Howard Lutnick, Chairman and Chief Executive Officer of BGC, commented in the announcement, “We believe the combination of BGC and GFI will create a strong and diversified company, well positioned to capture future growth opportunities. Through this combination, we expect to deliver substantial benefits to customers of the combined company, and we expect to become the largest and most profitable wholesale brokerage company.”
The President of BGC, Shaun Lynn, stated, “This is a highly complementary combination, which will result in meaningful economies of scale. While the front office operations will remain separately branded companies, we plan on integrating the back office, technology, and infrastructure of these two companies in a smart and deliberate way.”
“By the end of the first year, we expect to save at least $50 million annually on items including network infrastructure, telephone lines, data centers, vendors, disaster recovery, regulatory capital, and interest expense. We expect further cost savings in the second year and beyond. We also expect to generate increased productivity per broker and to continue converting voice and hybrid broking to more profitable fully electronic trading, all of which should lead to increased revenues, profitability and cash flows,” he concluded.

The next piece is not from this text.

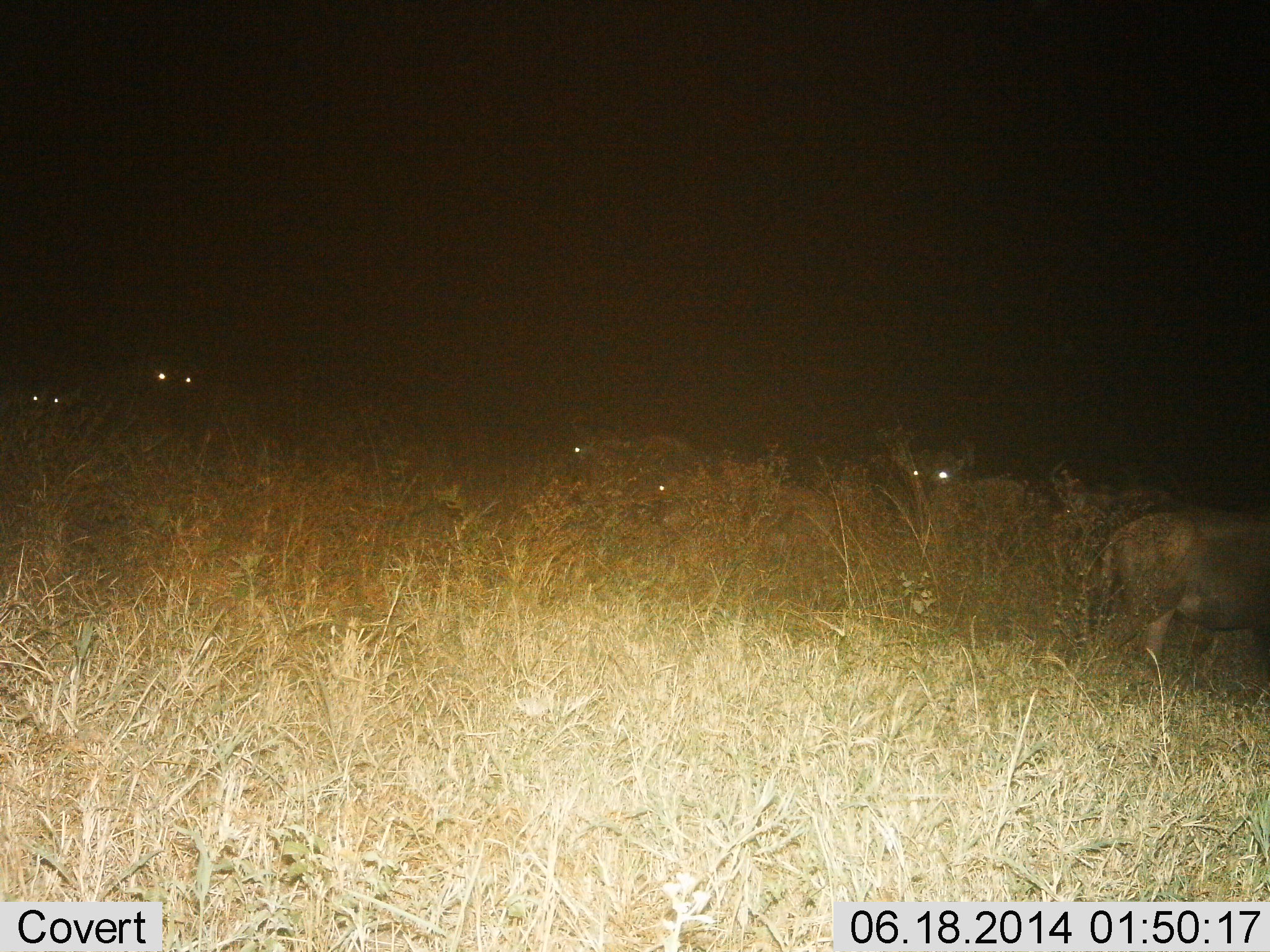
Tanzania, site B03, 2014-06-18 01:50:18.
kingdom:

The companies also announced that as part of the agreement with GFI, Marisa Cassoni, Frank Fanzilli Jr. and Richard Magee have resigned from the GFI Board. BGC has designated six directors to the expanded eight-member GFI Board. Three of these new board members are independent directors nominated by BGC. The new board members are Howard Lutnick, Chairman and Chief Executive Officer of BGC, Shaun Lynn, President of BGC, Stephen Merkel, Executive Vice President, General Counsel and Secretary of BGC, William J. Moran, Former Executive Vice President, JPMorgan Chase & Co., Peter J. Powers, President and Chief Executive Officer, Powers Global Strategies LLC and Michael Snow, Managing Member and Chief Investment Officer of Snow Fund One, LLC.